Veuillez reproduire à l'identique, dans l'entretien avec le père Patton, le passage qui s'ouvre sur les mots contenant « Père Patton: la » et se clôt sur « société israélienne. Entretien. ».

=== Texte fourni ===
※

Recherche

Père Francesco Patton, Custode de Terre Sainte, sur le site du Baptême de Jésus, Qasr al-Yahud sur les rives du Jourdain. Père Francesco Patton, Custode de Terre Sainte, sur le site du Baptême de Jésus, Qasr al-Yahud sur les rives du Jourdain.  

Père Patton: la vengeance et la haine sont un mélange explosif en Terre Sainte

Le Custode de Terre Sainte évoque l'impasse dramatique entre Israël et Gaza, le risque d'une terrible augmentation du nombre de morts parmi les Palestiniens, le sort des chrétiens et les répercussions possibles sur la coexistence entre les différentes composantes de la société israélienne. Entretien.

Luca Collodi et Roberto Cetera - Cité du Vatican

Les répercussions dramatiques de la guerre entre Israël et le Hamas, également sur la communauté chrétienne; la difficulté de vivre dans une Bethléem totalement fermée aux pèlerins et aux touristes; la nécessité pour les religions de promouvoir une prédication qui désarme le nationalisme et le fondamentalisme. Le père Francesco Patton, Custode de Terre Sainte, évoque ce moment difficile que vivent Israël et les Territoires, où la violence déclenchée par l'attaque du Hamas le 7 octobre n'épargne aucune communauté. La diplomatie peine à s'exprimer, car ceux qui devraient avoir la voix la plus forte «peinent à parler clairement», souligne le père Patton, qui insiste sur le rôle fondamental des religions.

※

=== Entrées fournies ===
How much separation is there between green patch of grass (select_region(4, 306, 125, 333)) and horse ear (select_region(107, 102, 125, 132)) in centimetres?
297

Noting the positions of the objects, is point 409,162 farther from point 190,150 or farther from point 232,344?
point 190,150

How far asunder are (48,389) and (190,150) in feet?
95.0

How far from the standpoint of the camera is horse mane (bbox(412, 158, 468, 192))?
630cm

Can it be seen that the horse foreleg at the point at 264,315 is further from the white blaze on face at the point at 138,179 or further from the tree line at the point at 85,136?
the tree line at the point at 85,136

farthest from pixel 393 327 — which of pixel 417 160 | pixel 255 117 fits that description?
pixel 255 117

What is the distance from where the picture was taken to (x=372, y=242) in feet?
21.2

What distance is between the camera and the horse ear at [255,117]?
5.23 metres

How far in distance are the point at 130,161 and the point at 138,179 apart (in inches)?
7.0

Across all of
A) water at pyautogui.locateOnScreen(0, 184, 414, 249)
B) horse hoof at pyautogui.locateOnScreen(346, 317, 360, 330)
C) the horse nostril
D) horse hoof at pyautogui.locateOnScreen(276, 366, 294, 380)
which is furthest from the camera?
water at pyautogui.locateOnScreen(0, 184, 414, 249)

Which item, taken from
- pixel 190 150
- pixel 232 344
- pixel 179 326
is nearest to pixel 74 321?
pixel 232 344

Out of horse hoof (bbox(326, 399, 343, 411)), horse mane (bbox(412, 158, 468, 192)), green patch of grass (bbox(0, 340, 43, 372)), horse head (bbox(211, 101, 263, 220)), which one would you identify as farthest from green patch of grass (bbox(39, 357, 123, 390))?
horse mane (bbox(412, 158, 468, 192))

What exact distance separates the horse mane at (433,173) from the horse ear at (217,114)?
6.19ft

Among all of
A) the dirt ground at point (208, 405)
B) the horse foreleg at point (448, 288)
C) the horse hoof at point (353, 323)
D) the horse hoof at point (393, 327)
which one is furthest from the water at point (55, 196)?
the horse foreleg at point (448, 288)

※

=== Réponse ===
Père Patton: la vengeance et la haine sont un mélange explosif en Terre Sainte

Le Custode de Terre Sainte évoque l'impasse dramatique entre Israël et Gaza, le risque d'une terrible augmentation du nombre de morts parmi les Palestiniens, le sort des chrétiens et les répercussions possibles sur la coexistence entre les différentes composantes de la société israélienne. Entretien.